Copy only this range: the line with "What amount of space" through the final line of the material, inclusive at both ends.
== The records ==
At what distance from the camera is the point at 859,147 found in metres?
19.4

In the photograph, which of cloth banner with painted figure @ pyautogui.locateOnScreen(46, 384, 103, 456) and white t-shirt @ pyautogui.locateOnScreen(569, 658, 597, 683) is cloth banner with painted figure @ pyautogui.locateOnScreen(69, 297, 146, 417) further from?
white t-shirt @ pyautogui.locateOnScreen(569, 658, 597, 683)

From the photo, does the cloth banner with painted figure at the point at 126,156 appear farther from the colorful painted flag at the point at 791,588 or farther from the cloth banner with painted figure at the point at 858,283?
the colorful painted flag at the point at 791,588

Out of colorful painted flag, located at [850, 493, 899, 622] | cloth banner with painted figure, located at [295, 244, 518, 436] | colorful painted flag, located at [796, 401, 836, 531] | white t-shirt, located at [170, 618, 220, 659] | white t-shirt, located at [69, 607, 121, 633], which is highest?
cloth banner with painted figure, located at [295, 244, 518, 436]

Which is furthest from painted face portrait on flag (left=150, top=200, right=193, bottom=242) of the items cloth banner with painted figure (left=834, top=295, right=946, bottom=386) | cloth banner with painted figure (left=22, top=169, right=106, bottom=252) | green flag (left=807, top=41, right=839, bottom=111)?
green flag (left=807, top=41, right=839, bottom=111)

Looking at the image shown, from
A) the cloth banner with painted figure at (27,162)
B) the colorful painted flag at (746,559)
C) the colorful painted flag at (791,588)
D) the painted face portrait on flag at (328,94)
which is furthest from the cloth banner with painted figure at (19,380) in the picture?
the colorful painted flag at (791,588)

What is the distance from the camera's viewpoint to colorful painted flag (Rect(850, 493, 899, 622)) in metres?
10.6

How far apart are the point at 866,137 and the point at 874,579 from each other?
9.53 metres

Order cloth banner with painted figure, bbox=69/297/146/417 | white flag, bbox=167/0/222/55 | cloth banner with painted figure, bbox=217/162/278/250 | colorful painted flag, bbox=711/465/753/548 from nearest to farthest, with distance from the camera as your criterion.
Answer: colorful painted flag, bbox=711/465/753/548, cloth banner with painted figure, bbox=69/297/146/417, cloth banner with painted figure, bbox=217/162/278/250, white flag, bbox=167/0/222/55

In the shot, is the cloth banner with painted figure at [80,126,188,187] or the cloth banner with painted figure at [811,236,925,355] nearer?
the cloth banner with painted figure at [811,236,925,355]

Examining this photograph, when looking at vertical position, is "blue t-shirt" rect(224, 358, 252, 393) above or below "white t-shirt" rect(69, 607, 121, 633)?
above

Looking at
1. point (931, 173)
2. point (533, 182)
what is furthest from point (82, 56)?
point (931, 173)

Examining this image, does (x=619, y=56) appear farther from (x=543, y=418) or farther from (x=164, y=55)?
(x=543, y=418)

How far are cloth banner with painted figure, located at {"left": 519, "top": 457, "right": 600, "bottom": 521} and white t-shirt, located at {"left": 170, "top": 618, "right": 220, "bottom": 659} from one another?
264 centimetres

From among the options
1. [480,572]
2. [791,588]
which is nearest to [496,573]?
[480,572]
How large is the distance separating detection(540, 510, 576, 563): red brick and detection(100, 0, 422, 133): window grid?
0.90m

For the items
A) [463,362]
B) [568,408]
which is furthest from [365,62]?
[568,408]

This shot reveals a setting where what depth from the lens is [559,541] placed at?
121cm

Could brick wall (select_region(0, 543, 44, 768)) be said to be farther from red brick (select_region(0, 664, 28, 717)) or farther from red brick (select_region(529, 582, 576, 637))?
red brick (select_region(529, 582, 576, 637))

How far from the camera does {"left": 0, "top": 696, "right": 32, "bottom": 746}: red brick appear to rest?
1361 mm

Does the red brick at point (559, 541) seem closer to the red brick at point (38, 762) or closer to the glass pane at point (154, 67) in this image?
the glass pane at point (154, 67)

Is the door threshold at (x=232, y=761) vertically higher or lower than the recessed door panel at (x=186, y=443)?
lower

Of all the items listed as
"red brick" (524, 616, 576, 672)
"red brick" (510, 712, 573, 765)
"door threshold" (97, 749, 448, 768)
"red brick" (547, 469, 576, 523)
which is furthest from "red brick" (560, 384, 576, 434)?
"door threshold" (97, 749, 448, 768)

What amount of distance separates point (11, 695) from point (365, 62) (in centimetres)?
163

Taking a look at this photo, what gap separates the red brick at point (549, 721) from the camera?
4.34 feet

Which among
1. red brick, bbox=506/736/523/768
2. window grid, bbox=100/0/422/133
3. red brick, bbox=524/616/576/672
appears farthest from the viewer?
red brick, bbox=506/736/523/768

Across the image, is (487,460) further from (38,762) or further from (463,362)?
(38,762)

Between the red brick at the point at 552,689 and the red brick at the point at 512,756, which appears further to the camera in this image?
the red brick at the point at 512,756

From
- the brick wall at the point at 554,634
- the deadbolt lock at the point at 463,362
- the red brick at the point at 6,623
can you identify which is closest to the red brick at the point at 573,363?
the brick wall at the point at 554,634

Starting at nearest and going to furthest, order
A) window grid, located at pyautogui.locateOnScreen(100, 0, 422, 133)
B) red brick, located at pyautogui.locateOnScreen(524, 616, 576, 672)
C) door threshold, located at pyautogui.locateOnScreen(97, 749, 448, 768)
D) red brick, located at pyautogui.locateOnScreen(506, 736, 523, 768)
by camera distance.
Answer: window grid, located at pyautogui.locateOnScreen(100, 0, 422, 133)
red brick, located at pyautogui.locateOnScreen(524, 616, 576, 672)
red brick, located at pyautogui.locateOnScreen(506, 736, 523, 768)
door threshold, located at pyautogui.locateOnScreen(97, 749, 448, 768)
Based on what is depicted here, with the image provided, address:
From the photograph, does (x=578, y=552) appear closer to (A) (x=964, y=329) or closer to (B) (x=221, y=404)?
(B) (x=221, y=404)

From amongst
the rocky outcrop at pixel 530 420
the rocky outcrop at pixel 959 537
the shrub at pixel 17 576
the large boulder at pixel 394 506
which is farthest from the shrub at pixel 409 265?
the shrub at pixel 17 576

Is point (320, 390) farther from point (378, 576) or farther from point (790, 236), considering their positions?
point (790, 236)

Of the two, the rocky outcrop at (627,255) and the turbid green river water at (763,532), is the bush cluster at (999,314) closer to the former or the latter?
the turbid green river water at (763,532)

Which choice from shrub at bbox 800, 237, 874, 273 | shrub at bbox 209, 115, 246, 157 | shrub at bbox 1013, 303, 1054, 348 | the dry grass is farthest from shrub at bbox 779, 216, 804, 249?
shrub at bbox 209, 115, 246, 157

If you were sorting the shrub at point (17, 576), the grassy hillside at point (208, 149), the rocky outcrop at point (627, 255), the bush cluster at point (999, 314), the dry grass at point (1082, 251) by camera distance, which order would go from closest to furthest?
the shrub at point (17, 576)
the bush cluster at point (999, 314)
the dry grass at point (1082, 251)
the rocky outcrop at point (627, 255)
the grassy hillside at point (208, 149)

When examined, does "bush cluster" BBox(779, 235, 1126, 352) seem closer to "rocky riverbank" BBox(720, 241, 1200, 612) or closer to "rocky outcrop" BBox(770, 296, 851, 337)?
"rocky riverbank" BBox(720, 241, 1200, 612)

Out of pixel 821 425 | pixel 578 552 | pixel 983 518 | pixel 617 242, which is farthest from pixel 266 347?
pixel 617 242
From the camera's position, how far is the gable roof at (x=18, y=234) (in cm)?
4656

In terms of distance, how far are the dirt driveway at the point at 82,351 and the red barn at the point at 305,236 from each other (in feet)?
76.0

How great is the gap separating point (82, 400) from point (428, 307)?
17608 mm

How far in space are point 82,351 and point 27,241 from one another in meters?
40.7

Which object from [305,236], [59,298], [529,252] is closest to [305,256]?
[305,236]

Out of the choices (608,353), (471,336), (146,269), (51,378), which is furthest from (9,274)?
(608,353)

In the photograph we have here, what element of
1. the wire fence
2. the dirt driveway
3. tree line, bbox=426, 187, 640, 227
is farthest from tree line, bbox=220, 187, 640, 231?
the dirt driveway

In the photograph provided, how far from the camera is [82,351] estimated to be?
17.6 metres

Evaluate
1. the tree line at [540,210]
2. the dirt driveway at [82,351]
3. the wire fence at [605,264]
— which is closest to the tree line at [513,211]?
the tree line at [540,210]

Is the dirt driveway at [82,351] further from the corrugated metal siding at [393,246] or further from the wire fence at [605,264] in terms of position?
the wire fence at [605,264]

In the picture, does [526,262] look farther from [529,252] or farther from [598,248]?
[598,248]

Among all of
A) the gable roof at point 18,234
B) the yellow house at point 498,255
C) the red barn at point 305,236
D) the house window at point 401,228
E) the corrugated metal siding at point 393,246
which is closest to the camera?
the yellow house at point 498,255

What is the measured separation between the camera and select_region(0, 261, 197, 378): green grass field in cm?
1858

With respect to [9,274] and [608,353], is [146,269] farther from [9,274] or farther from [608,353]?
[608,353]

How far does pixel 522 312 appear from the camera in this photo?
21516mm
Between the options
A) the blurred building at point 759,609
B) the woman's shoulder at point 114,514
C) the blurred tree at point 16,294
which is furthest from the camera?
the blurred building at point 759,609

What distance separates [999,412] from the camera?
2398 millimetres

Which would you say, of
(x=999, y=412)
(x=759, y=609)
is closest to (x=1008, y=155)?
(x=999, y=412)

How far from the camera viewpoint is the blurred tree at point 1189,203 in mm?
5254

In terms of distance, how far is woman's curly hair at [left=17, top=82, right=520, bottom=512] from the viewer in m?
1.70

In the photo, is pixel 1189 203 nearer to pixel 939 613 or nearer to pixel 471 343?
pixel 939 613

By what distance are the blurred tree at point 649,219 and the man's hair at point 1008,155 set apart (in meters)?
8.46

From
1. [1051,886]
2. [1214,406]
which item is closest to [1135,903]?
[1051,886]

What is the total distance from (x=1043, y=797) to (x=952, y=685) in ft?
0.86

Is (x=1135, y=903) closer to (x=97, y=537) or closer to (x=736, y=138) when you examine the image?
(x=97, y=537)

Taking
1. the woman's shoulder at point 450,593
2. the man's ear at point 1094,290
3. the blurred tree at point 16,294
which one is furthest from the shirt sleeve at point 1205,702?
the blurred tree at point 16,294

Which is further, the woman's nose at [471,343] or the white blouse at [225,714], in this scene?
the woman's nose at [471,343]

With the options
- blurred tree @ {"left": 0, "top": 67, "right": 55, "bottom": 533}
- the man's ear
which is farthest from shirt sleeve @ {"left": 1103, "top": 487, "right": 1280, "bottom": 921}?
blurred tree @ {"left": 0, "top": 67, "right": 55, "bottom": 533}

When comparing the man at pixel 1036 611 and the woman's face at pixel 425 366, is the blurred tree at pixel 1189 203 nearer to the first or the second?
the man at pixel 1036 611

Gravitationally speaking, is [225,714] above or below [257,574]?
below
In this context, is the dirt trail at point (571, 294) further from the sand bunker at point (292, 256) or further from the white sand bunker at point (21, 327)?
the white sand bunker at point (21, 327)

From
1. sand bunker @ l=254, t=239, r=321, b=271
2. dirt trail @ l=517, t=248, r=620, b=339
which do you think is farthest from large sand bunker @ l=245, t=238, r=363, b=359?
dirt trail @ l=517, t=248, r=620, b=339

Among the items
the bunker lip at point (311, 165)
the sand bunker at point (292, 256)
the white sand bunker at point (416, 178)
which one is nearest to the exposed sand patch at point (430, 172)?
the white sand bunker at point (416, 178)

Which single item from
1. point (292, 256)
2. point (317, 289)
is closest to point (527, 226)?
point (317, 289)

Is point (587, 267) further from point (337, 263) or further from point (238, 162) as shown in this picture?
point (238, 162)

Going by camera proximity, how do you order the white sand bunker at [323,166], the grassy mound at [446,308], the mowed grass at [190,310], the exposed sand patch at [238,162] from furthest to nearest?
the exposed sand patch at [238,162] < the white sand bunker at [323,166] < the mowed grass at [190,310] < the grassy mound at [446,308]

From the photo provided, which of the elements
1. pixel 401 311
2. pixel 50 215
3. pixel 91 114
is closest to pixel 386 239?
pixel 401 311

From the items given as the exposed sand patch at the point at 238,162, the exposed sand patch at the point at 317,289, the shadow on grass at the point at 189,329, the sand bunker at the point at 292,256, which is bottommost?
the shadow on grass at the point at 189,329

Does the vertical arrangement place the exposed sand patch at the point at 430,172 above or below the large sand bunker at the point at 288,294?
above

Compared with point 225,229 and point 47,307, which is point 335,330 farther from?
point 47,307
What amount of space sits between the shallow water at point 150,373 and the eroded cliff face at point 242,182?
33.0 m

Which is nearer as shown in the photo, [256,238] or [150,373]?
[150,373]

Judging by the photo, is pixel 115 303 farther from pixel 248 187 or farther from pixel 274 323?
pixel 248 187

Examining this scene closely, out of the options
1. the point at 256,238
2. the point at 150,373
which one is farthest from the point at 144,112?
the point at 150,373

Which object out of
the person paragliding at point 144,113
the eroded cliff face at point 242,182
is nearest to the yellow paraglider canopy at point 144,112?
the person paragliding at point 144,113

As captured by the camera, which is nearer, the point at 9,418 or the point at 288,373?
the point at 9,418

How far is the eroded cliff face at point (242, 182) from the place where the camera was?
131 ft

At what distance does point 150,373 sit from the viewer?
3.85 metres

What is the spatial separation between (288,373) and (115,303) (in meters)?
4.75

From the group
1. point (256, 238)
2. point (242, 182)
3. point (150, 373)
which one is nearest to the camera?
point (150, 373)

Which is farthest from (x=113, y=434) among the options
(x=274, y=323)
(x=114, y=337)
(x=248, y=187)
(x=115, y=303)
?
===
## [Correct response]
What amount of space sits between the shallow water at point 150,373 and the eroded cliff face at point 242,182?
33.0 m

Which is nearer as shown in the photo, [256,238] or [150,373]?
[150,373]

Judging by the photo, is pixel 115 303 farther from pixel 248 187 or farther from pixel 274 323?
pixel 248 187

Examining this scene closely, out of the options
1. the point at 256,238
2. the point at 150,373
which one is farthest from the point at 144,112?
the point at 150,373

Which object out of
the person paragliding at point 144,113
the eroded cliff face at point 242,182
is nearest to the yellow paraglider canopy at point 144,112?
the person paragliding at point 144,113

As captured by the camera, which is nearer, the point at 9,418 or the point at 288,373?
the point at 9,418

How far is the eroded cliff face at point (242, 182) from the place where the camera was?
131 ft

At what distance does point 150,373 sit from the viewer?
3.85 metres

What is the spatial separation between (288,373) and (115,303) (in meters)?
4.75

From the group
1. point (256, 238)
2. point (242, 182)
3. point (150, 373)
which one is nearest to the camera?
point (150, 373)

Which is farthest from (x=113, y=434) among the options
(x=274, y=323)
(x=114, y=337)
(x=248, y=187)
(x=115, y=303)
?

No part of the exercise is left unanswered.